By Amy McLellan
Those companies that took on too much debt without shoring up defences against a rout in the oil price – and four years of high oil prices lulled some into complacency on oil price risk – are now feeling the pain of falling cash flows, breached covenants and looming bankruptcy.
Swedish oil company PA Resources is among those to succumb to these pressures, with the company set to call an EGM to consider liquidation after the collapse in oil prices led to a SEK2.1 billion (US$259 million) write-down in the value of its assets.
The write-downs means shareholder equity is now less than 50 per cent of the registered share capital and the company, which is listed on the NASDAQ OMX Nordic exchange in Stockholm, is also in breach of its bond covenants. The under-pressure company, which has been negotiating waivers and deferrals with its bondholders since September, will now convene an EGM.

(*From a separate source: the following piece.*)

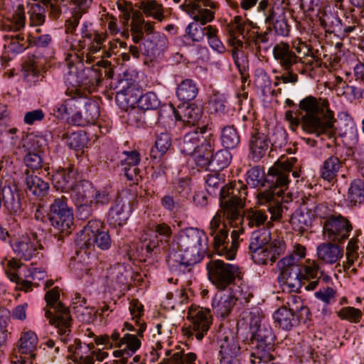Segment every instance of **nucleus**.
I'll list each match as a JSON object with an SVG mask.
<instances>
[{"instance_id":"nucleus-1","label":"nucleus","mask_w":364,"mask_h":364,"mask_svg":"<svg viewBox=\"0 0 364 364\" xmlns=\"http://www.w3.org/2000/svg\"><path fill=\"white\" fill-rule=\"evenodd\" d=\"M247 187L242 181H232L223 186L220 191V208L210 220L208 233L213 238V247L220 255L228 259L235 258L238 246V231L231 232V244L229 245L228 229L224 217L232 227L243 223L242 208L245 206Z\"/></svg>"},{"instance_id":"nucleus-2","label":"nucleus","mask_w":364,"mask_h":364,"mask_svg":"<svg viewBox=\"0 0 364 364\" xmlns=\"http://www.w3.org/2000/svg\"><path fill=\"white\" fill-rule=\"evenodd\" d=\"M297 159L295 157H280L268 170L265 175L259 166H254L247 172V183L256 188L267 186L268 189L257 194L258 203L267 205L272 221L282 218V200L279 199L287 189L290 182L289 176Z\"/></svg>"},{"instance_id":"nucleus-3","label":"nucleus","mask_w":364,"mask_h":364,"mask_svg":"<svg viewBox=\"0 0 364 364\" xmlns=\"http://www.w3.org/2000/svg\"><path fill=\"white\" fill-rule=\"evenodd\" d=\"M295 114L291 110L284 114L291 131L296 132L300 126L304 132L317 137L323 134L331 136L335 119L333 112L328 109L327 100L307 96L300 100Z\"/></svg>"},{"instance_id":"nucleus-4","label":"nucleus","mask_w":364,"mask_h":364,"mask_svg":"<svg viewBox=\"0 0 364 364\" xmlns=\"http://www.w3.org/2000/svg\"><path fill=\"white\" fill-rule=\"evenodd\" d=\"M208 238L205 232L193 228L181 230L176 243H172V249L166 262L172 272L184 274L190 272L192 267L200 262L207 249Z\"/></svg>"},{"instance_id":"nucleus-5","label":"nucleus","mask_w":364,"mask_h":364,"mask_svg":"<svg viewBox=\"0 0 364 364\" xmlns=\"http://www.w3.org/2000/svg\"><path fill=\"white\" fill-rule=\"evenodd\" d=\"M60 299V291L58 287L48 291L45 294L46 306L44 308L45 316L48 319L49 323L58 329L60 340L67 343L71 340L72 318L70 310Z\"/></svg>"},{"instance_id":"nucleus-6","label":"nucleus","mask_w":364,"mask_h":364,"mask_svg":"<svg viewBox=\"0 0 364 364\" xmlns=\"http://www.w3.org/2000/svg\"><path fill=\"white\" fill-rule=\"evenodd\" d=\"M171 235L172 230L168 224L159 223L145 231L141 235L140 241L148 254L165 252L168 255L172 249V245H170Z\"/></svg>"},{"instance_id":"nucleus-7","label":"nucleus","mask_w":364,"mask_h":364,"mask_svg":"<svg viewBox=\"0 0 364 364\" xmlns=\"http://www.w3.org/2000/svg\"><path fill=\"white\" fill-rule=\"evenodd\" d=\"M206 269L209 280L220 290H225L233 284L240 274L238 266L220 259H210L206 264Z\"/></svg>"},{"instance_id":"nucleus-8","label":"nucleus","mask_w":364,"mask_h":364,"mask_svg":"<svg viewBox=\"0 0 364 364\" xmlns=\"http://www.w3.org/2000/svg\"><path fill=\"white\" fill-rule=\"evenodd\" d=\"M48 219L51 225L61 232H70L69 230L73 225V213L65 196L55 198L50 203Z\"/></svg>"},{"instance_id":"nucleus-9","label":"nucleus","mask_w":364,"mask_h":364,"mask_svg":"<svg viewBox=\"0 0 364 364\" xmlns=\"http://www.w3.org/2000/svg\"><path fill=\"white\" fill-rule=\"evenodd\" d=\"M274 340L275 336L272 330L259 331L256 338L251 340L253 345L251 352L252 364L267 363L274 360Z\"/></svg>"},{"instance_id":"nucleus-10","label":"nucleus","mask_w":364,"mask_h":364,"mask_svg":"<svg viewBox=\"0 0 364 364\" xmlns=\"http://www.w3.org/2000/svg\"><path fill=\"white\" fill-rule=\"evenodd\" d=\"M323 237L326 241L343 243L353 230L350 221L341 215H331L323 223Z\"/></svg>"},{"instance_id":"nucleus-11","label":"nucleus","mask_w":364,"mask_h":364,"mask_svg":"<svg viewBox=\"0 0 364 364\" xmlns=\"http://www.w3.org/2000/svg\"><path fill=\"white\" fill-rule=\"evenodd\" d=\"M187 12L194 21L190 23L186 27V33L193 41L200 42L206 36L207 31L206 27H202L201 25H205L213 21L214 13L209 9H201L196 3L191 5Z\"/></svg>"},{"instance_id":"nucleus-12","label":"nucleus","mask_w":364,"mask_h":364,"mask_svg":"<svg viewBox=\"0 0 364 364\" xmlns=\"http://www.w3.org/2000/svg\"><path fill=\"white\" fill-rule=\"evenodd\" d=\"M187 318L192 323L191 336L201 340L212 324V316L208 309L191 305L188 311Z\"/></svg>"},{"instance_id":"nucleus-13","label":"nucleus","mask_w":364,"mask_h":364,"mask_svg":"<svg viewBox=\"0 0 364 364\" xmlns=\"http://www.w3.org/2000/svg\"><path fill=\"white\" fill-rule=\"evenodd\" d=\"M43 249L41 239L38 234L33 231H29L21 235L14 245L16 254L24 260L31 259L39 254V250Z\"/></svg>"},{"instance_id":"nucleus-14","label":"nucleus","mask_w":364,"mask_h":364,"mask_svg":"<svg viewBox=\"0 0 364 364\" xmlns=\"http://www.w3.org/2000/svg\"><path fill=\"white\" fill-rule=\"evenodd\" d=\"M218 342L221 364H232V359L236 358L240 351V345L233 333L230 330H225L220 333Z\"/></svg>"},{"instance_id":"nucleus-15","label":"nucleus","mask_w":364,"mask_h":364,"mask_svg":"<svg viewBox=\"0 0 364 364\" xmlns=\"http://www.w3.org/2000/svg\"><path fill=\"white\" fill-rule=\"evenodd\" d=\"M340 244L333 241H327L319 244L316 248L318 259L328 264L338 262L343 255V248Z\"/></svg>"},{"instance_id":"nucleus-16","label":"nucleus","mask_w":364,"mask_h":364,"mask_svg":"<svg viewBox=\"0 0 364 364\" xmlns=\"http://www.w3.org/2000/svg\"><path fill=\"white\" fill-rule=\"evenodd\" d=\"M268 149L267 136L257 129L252 130L249 139L250 157L257 162L265 156Z\"/></svg>"},{"instance_id":"nucleus-17","label":"nucleus","mask_w":364,"mask_h":364,"mask_svg":"<svg viewBox=\"0 0 364 364\" xmlns=\"http://www.w3.org/2000/svg\"><path fill=\"white\" fill-rule=\"evenodd\" d=\"M272 53L274 59L284 70L291 69L300 60L289 45L282 41L274 46Z\"/></svg>"},{"instance_id":"nucleus-18","label":"nucleus","mask_w":364,"mask_h":364,"mask_svg":"<svg viewBox=\"0 0 364 364\" xmlns=\"http://www.w3.org/2000/svg\"><path fill=\"white\" fill-rule=\"evenodd\" d=\"M206 129V126L203 125L187 133L180 143L181 151L185 155H191L194 153L201 144L206 141L203 136Z\"/></svg>"},{"instance_id":"nucleus-19","label":"nucleus","mask_w":364,"mask_h":364,"mask_svg":"<svg viewBox=\"0 0 364 364\" xmlns=\"http://www.w3.org/2000/svg\"><path fill=\"white\" fill-rule=\"evenodd\" d=\"M266 24L269 30H273L281 36H288L290 32V26L287 23L284 13L279 14L275 9L269 10L265 18Z\"/></svg>"},{"instance_id":"nucleus-20","label":"nucleus","mask_w":364,"mask_h":364,"mask_svg":"<svg viewBox=\"0 0 364 364\" xmlns=\"http://www.w3.org/2000/svg\"><path fill=\"white\" fill-rule=\"evenodd\" d=\"M175 118L184 124L190 126L199 124L203 114L201 107L196 104L187 105L186 106L178 107V109L174 112Z\"/></svg>"},{"instance_id":"nucleus-21","label":"nucleus","mask_w":364,"mask_h":364,"mask_svg":"<svg viewBox=\"0 0 364 364\" xmlns=\"http://www.w3.org/2000/svg\"><path fill=\"white\" fill-rule=\"evenodd\" d=\"M76 181V172L73 167L58 170L52 176L54 187L62 192H69Z\"/></svg>"},{"instance_id":"nucleus-22","label":"nucleus","mask_w":364,"mask_h":364,"mask_svg":"<svg viewBox=\"0 0 364 364\" xmlns=\"http://www.w3.org/2000/svg\"><path fill=\"white\" fill-rule=\"evenodd\" d=\"M38 343L36 334L31 331L22 333L17 345V353L23 357L33 359Z\"/></svg>"},{"instance_id":"nucleus-23","label":"nucleus","mask_w":364,"mask_h":364,"mask_svg":"<svg viewBox=\"0 0 364 364\" xmlns=\"http://www.w3.org/2000/svg\"><path fill=\"white\" fill-rule=\"evenodd\" d=\"M343 162L337 156L331 155L324 160L320 167V176L328 183L336 181L339 170L343 167Z\"/></svg>"},{"instance_id":"nucleus-24","label":"nucleus","mask_w":364,"mask_h":364,"mask_svg":"<svg viewBox=\"0 0 364 364\" xmlns=\"http://www.w3.org/2000/svg\"><path fill=\"white\" fill-rule=\"evenodd\" d=\"M289 308L282 306L274 314V321L284 330L289 331L292 328L298 326V318L292 310V302H288Z\"/></svg>"},{"instance_id":"nucleus-25","label":"nucleus","mask_w":364,"mask_h":364,"mask_svg":"<svg viewBox=\"0 0 364 364\" xmlns=\"http://www.w3.org/2000/svg\"><path fill=\"white\" fill-rule=\"evenodd\" d=\"M68 193L75 204L88 203L94 196L95 188L90 181H80L75 183Z\"/></svg>"},{"instance_id":"nucleus-26","label":"nucleus","mask_w":364,"mask_h":364,"mask_svg":"<svg viewBox=\"0 0 364 364\" xmlns=\"http://www.w3.org/2000/svg\"><path fill=\"white\" fill-rule=\"evenodd\" d=\"M168 40L164 34L154 33L151 37L144 39L140 44V50L146 55H153L156 51L162 50L167 47Z\"/></svg>"},{"instance_id":"nucleus-27","label":"nucleus","mask_w":364,"mask_h":364,"mask_svg":"<svg viewBox=\"0 0 364 364\" xmlns=\"http://www.w3.org/2000/svg\"><path fill=\"white\" fill-rule=\"evenodd\" d=\"M24 181L26 188L34 196H44L48 189L49 185L41 178L33 174V171L26 169L24 172Z\"/></svg>"},{"instance_id":"nucleus-28","label":"nucleus","mask_w":364,"mask_h":364,"mask_svg":"<svg viewBox=\"0 0 364 364\" xmlns=\"http://www.w3.org/2000/svg\"><path fill=\"white\" fill-rule=\"evenodd\" d=\"M242 215L243 220L246 219L250 228H256L259 230L262 228H269L272 226L271 221H267V215L262 210L250 208L245 213L242 210Z\"/></svg>"},{"instance_id":"nucleus-29","label":"nucleus","mask_w":364,"mask_h":364,"mask_svg":"<svg viewBox=\"0 0 364 364\" xmlns=\"http://www.w3.org/2000/svg\"><path fill=\"white\" fill-rule=\"evenodd\" d=\"M28 15V26L31 27H37L35 31L37 33L41 32V29L38 28L46 21V9L39 3H31L27 4Z\"/></svg>"},{"instance_id":"nucleus-30","label":"nucleus","mask_w":364,"mask_h":364,"mask_svg":"<svg viewBox=\"0 0 364 364\" xmlns=\"http://www.w3.org/2000/svg\"><path fill=\"white\" fill-rule=\"evenodd\" d=\"M112 240L109 232L105 230L95 235L94 237H88L83 242H79L78 246L81 250H90L97 246L100 250H108L111 247Z\"/></svg>"},{"instance_id":"nucleus-31","label":"nucleus","mask_w":364,"mask_h":364,"mask_svg":"<svg viewBox=\"0 0 364 364\" xmlns=\"http://www.w3.org/2000/svg\"><path fill=\"white\" fill-rule=\"evenodd\" d=\"M312 221L311 215L302 209L296 210L289 220L292 230L301 235L308 230L311 226Z\"/></svg>"},{"instance_id":"nucleus-32","label":"nucleus","mask_w":364,"mask_h":364,"mask_svg":"<svg viewBox=\"0 0 364 364\" xmlns=\"http://www.w3.org/2000/svg\"><path fill=\"white\" fill-rule=\"evenodd\" d=\"M237 299L231 294L216 295L213 301V308L221 317H227L233 306L235 305Z\"/></svg>"},{"instance_id":"nucleus-33","label":"nucleus","mask_w":364,"mask_h":364,"mask_svg":"<svg viewBox=\"0 0 364 364\" xmlns=\"http://www.w3.org/2000/svg\"><path fill=\"white\" fill-rule=\"evenodd\" d=\"M129 218V210L122 198H117L109 213V220L114 225H122Z\"/></svg>"},{"instance_id":"nucleus-34","label":"nucleus","mask_w":364,"mask_h":364,"mask_svg":"<svg viewBox=\"0 0 364 364\" xmlns=\"http://www.w3.org/2000/svg\"><path fill=\"white\" fill-rule=\"evenodd\" d=\"M347 200L350 206H357L364 203V178L353 180L348 189Z\"/></svg>"},{"instance_id":"nucleus-35","label":"nucleus","mask_w":364,"mask_h":364,"mask_svg":"<svg viewBox=\"0 0 364 364\" xmlns=\"http://www.w3.org/2000/svg\"><path fill=\"white\" fill-rule=\"evenodd\" d=\"M252 28L254 26L252 22H248L240 16H235L227 25V28L230 36L235 37L236 35L242 36L245 38Z\"/></svg>"},{"instance_id":"nucleus-36","label":"nucleus","mask_w":364,"mask_h":364,"mask_svg":"<svg viewBox=\"0 0 364 364\" xmlns=\"http://www.w3.org/2000/svg\"><path fill=\"white\" fill-rule=\"evenodd\" d=\"M176 92L179 100L189 102L194 100L198 95V87L193 80L186 79L178 85Z\"/></svg>"},{"instance_id":"nucleus-37","label":"nucleus","mask_w":364,"mask_h":364,"mask_svg":"<svg viewBox=\"0 0 364 364\" xmlns=\"http://www.w3.org/2000/svg\"><path fill=\"white\" fill-rule=\"evenodd\" d=\"M139 9L146 16L152 17L159 22H161L165 18L163 5L156 0H146L141 1Z\"/></svg>"},{"instance_id":"nucleus-38","label":"nucleus","mask_w":364,"mask_h":364,"mask_svg":"<svg viewBox=\"0 0 364 364\" xmlns=\"http://www.w3.org/2000/svg\"><path fill=\"white\" fill-rule=\"evenodd\" d=\"M191 156H193L197 166L208 168L209 166H211L213 157V150L210 144L205 141Z\"/></svg>"},{"instance_id":"nucleus-39","label":"nucleus","mask_w":364,"mask_h":364,"mask_svg":"<svg viewBox=\"0 0 364 364\" xmlns=\"http://www.w3.org/2000/svg\"><path fill=\"white\" fill-rule=\"evenodd\" d=\"M161 102L154 92H149L142 95L137 100L139 107L144 109L147 112L149 110H154V117L156 120L159 119L160 112L157 110L160 106Z\"/></svg>"},{"instance_id":"nucleus-40","label":"nucleus","mask_w":364,"mask_h":364,"mask_svg":"<svg viewBox=\"0 0 364 364\" xmlns=\"http://www.w3.org/2000/svg\"><path fill=\"white\" fill-rule=\"evenodd\" d=\"M159 131L157 130L156 132ZM171 146V139L170 134L166 132L156 133V139L155 141V149H151L150 156L153 159H157L164 156Z\"/></svg>"},{"instance_id":"nucleus-41","label":"nucleus","mask_w":364,"mask_h":364,"mask_svg":"<svg viewBox=\"0 0 364 364\" xmlns=\"http://www.w3.org/2000/svg\"><path fill=\"white\" fill-rule=\"evenodd\" d=\"M271 240V233L269 228H262L254 231L251 235L249 248L251 252L266 247Z\"/></svg>"},{"instance_id":"nucleus-42","label":"nucleus","mask_w":364,"mask_h":364,"mask_svg":"<svg viewBox=\"0 0 364 364\" xmlns=\"http://www.w3.org/2000/svg\"><path fill=\"white\" fill-rule=\"evenodd\" d=\"M299 280L300 283L302 280H309L311 279H320L319 274H323V272L320 269L318 263L315 260H308L306 263L299 266Z\"/></svg>"},{"instance_id":"nucleus-43","label":"nucleus","mask_w":364,"mask_h":364,"mask_svg":"<svg viewBox=\"0 0 364 364\" xmlns=\"http://www.w3.org/2000/svg\"><path fill=\"white\" fill-rule=\"evenodd\" d=\"M223 145L227 149L235 148L240 141L238 132L233 125L224 127L220 136Z\"/></svg>"},{"instance_id":"nucleus-44","label":"nucleus","mask_w":364,"mask_h":364,"mask_svg":"<svg viewBox=\"0 0 364 364\" xmlns=\"http://www.w3.org/2000/svg\"><path fill=\"white\" fill-rule=\"evenodd\" d=\"M63 139H65L67 144L73 149L84 148L88 141L87 134L84 131L63 134Z\"/></svg>"},{"instance_id":"nucleus-45","label":"nucleus","mask_w":364,"mask_h":364,"mask_svg":"<svg viewBox=\"0 0 364 364\" xmlns=\"http://www.w3.org/2000/svg\"><path fill=\"white\" fill-rule=\"evenodd\" d=\"M281 272L278 276V281L283 284H287L289 287H294L295 284L293 281H296L300 284L299 280V266H293V269H280Z\"/></svg>"},{"instance_id":"nucleus-46","label":"nucleus","mask_w":364,"mask_h":364,"mask_svg":"<svg viewBox=\"0 0 364 364\" xmlns=\"http://www.w3.org/2000/svg\"><path fill=\"white\" fill-rule=\"evenodd\" d=\"M129 121L131 123H135L136 126H143L144 124H152V122L156 119H151L150 112H147L141 108L137 107L132 109L129 112Z\"/></svg>"},{"instance_id":"nucleus-47","label":"nucleus","mask_w":364,"mask_h":364,"mask_svg":"<svg viewBox=\"0 0 364 364\" xmlns=\"http://www.w3.org/2000/svg\"><path fill=\"white\" fill-rule=\"evenodd\" d=\"M103 230V225L100 220H91L88 222L87 225L81 231L80 234L77 238V244L79 242H85V239L94 237L95 235L102 232Z\"/></svg>"},{"instance_id":"nucleus-48","label":"nucleus","mask_w":364,"mask_h":364,"mask_svg":"<svg viewBox=\"0 0 364 364\" xmlns=\"http://www.w3.org/2000/svg\"><path fill=\"white\" fill-rule=\"evenodd\" d=\"M26 16L23 5H18L6 26L9 31H19L25 26Z\"/></svg>"},{"instance_id":"nucleus-49","label":"nucleus","mask_w":364,"mask_h":364,"mask_svg":"<svg viewBox=\"0 0 364 364\" xmlns=\"http://www.w3.org/2000/svg\"><path fill=\"white\" fill-rule=\"evenodd\" d=\"M292 310L298 318V324L300 322L305 323L310 319L311 313L309 309L304 306L301 299L299 297H293L291 299Z\"/></svg>"},{"instance_id":"nucleus-50","label":"nucleus","mask_w":364,"mask_h":364,"mask_svg":"<svg viewBox=\"0 0 364 364\" xmlns=\"http://www.w3.org/2000/svg\"><path fill=\"white\" fill-rule=\"evenodd\" d=\"M196 355L193 353H185L184 350L175 352L166 359V364H195Z\"/></svg>"},{"instance_id":"nucleus-51","label":"nucleus","mask_w":364,"mask_h":364,"mask_svg":"<svg viewBox=\"0 0 364 364\" xmlns=\"http://www.w3.org/2000/svg\"><path fill=\"white\" fill-rule=\"evenodd\" d=\"M252 259L258 264H272L276 260L275 257L272 255L268 247H264L258 250L252 252Z\"/></svg>"},{"instance_id":"nucleus-52","label":"nucleus","mask_w":364,"mask_h":364,"mask_svg":"<svg viewBox=\"0 0 364 364\" xmlns=\"http://www.w3.org/2000/svg\"><path fill=\"white\" fill-rule=\"evenodd\" d=\"M209 105L211 111L219 114H224L228 110L225 97L218 93L213 95L210 100Z\"/></svg>"},{"instance_id":"nucleus-53","label":"nucleus","mask_w":364,"mask_h":364,"mask_svg":"<svg viewBox=\"0 0 364 364\" xmlns=\"http://www.w3.org/2000/svg\"><path fill=\"white\" fill-rule=\"evenodd\" d=\"M23 77L28 82H36L35 79L40 75V70L34 59H29L23 64Z\"/></svg>"},{"instance_id":"nucleus-54","label":"nucleus","mask_w":364,"mask_h":364,"mask_svg":"<svg viewBox=\"0 0 364 364\" xmlns=\"http://www.w3.org/2000/svg\"><path fill=\"white\" fill-rule=\"evenodd\" d=\"M83 114L88 124H93L100 116L98 105L95 102H90L86 98V102L83 105Z\"/></svg>"},{"instance_id":"nucleus-55","label":"nucleus","mask_w":364,"mask_h":364,"mask_svg":"<svg viewBox=\"0 0 364 364\" xmlns=\"http://www.w3.org/2000/svg\"><path fill=\"white\" fill-rule=\"evenodd\" d=\"M40 139L33 134L27 135L22 140L21 149L24 153H39Z\"/></svg>"},{"instance_id":"nucleus-56","label":"nucleus","mask_w":364,"mask_h":364,"mask_svg":"<svg viewBox=\"0 0 364 364\" xmlns=\"http://www.w3.org/2000/svg\"><path fill=\"white\" fill-rule=\"evenodd\" d=\"M341 319H346L353 323H358L362 317V312L358 309L347 306L342 308L338 313Z\"/></svg>"},{"instance_id":"nucleus-57","label":"nucleus","mask_w":364,"mask_h":364,"mask_svg":"<svg viewBox=\"0 0 364 364\" xmlns=\"http://www.w3.org/2000/svg\"><path fill=\"white\" fill-rule=\"evenodd\" d=\"M230 163V153L225 150L217 151L213 154L211 166L214 168L223 169L228 166Z\"/></svg>"},{"instance_id":"nucleus-58","label":"nucleus","mask_w":364,"mask_h":364,"mask_svg":"<svg viewBox=\"0 0 364 364\" xmlns=\"http://www.w3.org/2000/svg\"><path fill=\"white\" fill-rule=\"evenodd\" d=\"M77 93L65 100L70 114H75L77 109L82 107L86 102V97H82L80 92L75 89Z\"/></svg>"},{"instance_id":"nucleus-59","label":"nucleus","mask_w":364,"mask_h":364,"mask_svg":"<svg viewBox=\"0 0 364 364\" xmlns=\"http://www.w3.org/2000/svg\"><path fill=\"white\" fill-rule=\"evenodd\" d=\"M206 36L208 37L210 47L218 52H223L224 46L217 36L218 29L212 26H206Z\"/></svg>"},{"instance_id":"nucleus-60","label":"nucleus","mask_w":364,"mask_h":364,"mask_svg":"<svg viewBox=\"0 0 364 364\" xmlns=\"http://www.w3.org/2000/svg\"><path fill=\"white\" fill-rule=\"evenodd\" d=\"M121 343L122 346H126L125 348L129 351L131 355L141 346L140 340L135 335L130 333H125L121 339Z\"/></svg>"},{"instance_id":"nucleus-61","label":"nucleus","mask_w":364,"mask_h":364,"mask_svg":"<svg viewBox=\"0 0 364 364\" xmlns=\"http://www.w3.org/2000/svg\"><path fill=\"white\" fill-rule=\"evenodd\" d=\"M23 161L26 166L32 170L42 167L43 160L39 153H25Z\"/></svg>"},{"instance_id":"nucleus-62","label":"nucleus","mask_w":364,"mask_h":364,"mask_svg":"<svg viewBox=\"0 0 364 364\" xmlns=\"http://www.w3.org/2000/svg\"><path fill=\"white\" fill-rule=\"evenodd\" d=\"M64 0H49V2L43 4L46 6L48 16L53 20H57L62 14L61 2Z\"/></svg>"},{"instance_id":"nucleus-63","label":"nucleus","mask_w":364,"mask_h":364,"mask_svg":"<svg viewBox=\"0 0 364 364\" xmlns=\"http://www.w3.org/2000/svg\"><path fill=\"white\" fill-rule=\"evenodd\" d=\"M205 183L207 185V191L210 194L213 195L215 194V191L218 189L221 185L222 179L220 177V174L218 173H210L207 175Z\"/></svg>"},{"instance_id":"nucleus-64","label":"nucleus","mask_w":364,"mask_h":364,"mask_svg":"<svg viewBox=\"0 0 364 364\" xmlns=\"http://www.w3.org/2000/svg\"><path fill=\"white\" fill-rule=\"evenodd\" d=\"M45 114L41 109H37L25 113L23 122L26 124L32 125L36 122L42 121Z\"/></svg>"}]
</instances>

This is the legacy of the company’s investments in the troubled and now shut-in Azurite field in West Africa, which came online in 2009 but, due to a more complex and less developed reservoir than envisaged, serially failed to meet production targets.
The problems with the Murphy Oil-operated project, the first FPSO development offshore Congo Brazzaville, saw PA Resources announce massive write-offs in 2011, and by 2012 the company was forced into a radical debt restructuring and SEK705 million Rights Issue to stave off financial ruin.
During 2013 and 2014, new management led by seasoned North Sea executive Mark McAllister, began to address this toxic legacy, raising SEK815 million in new equity capital, completing farm-outs and maturing development plans for key assets.
These include two discoveries in the Danish North Sea, Lille John and Broder Tuck, where Dana Petroleum was brought in as operator; production and development projects in Tunisia and a small stake in the producing Block I offshore Equatorial Guinea. In Q4 2014, net entitlement production from its fields in North and West Africa was running at 2,400 bpd.
But long-running delays in securing government approvals in Tunisia left the company unable to raise funding for 2015 and beyond, and in October 2014 the company was again in talks about a restructuring to reduce debt.
With the oil price continuing to drop over the first weeks of 2015, the Stockholm company’s room for manoeuvre was significantly diminished and this week the Board confirmed it has approved the balance sheet for liquidation purposes and will call an AGM to resolve whether or not to continue operations or go into liquidation. This will take place as soon as possible.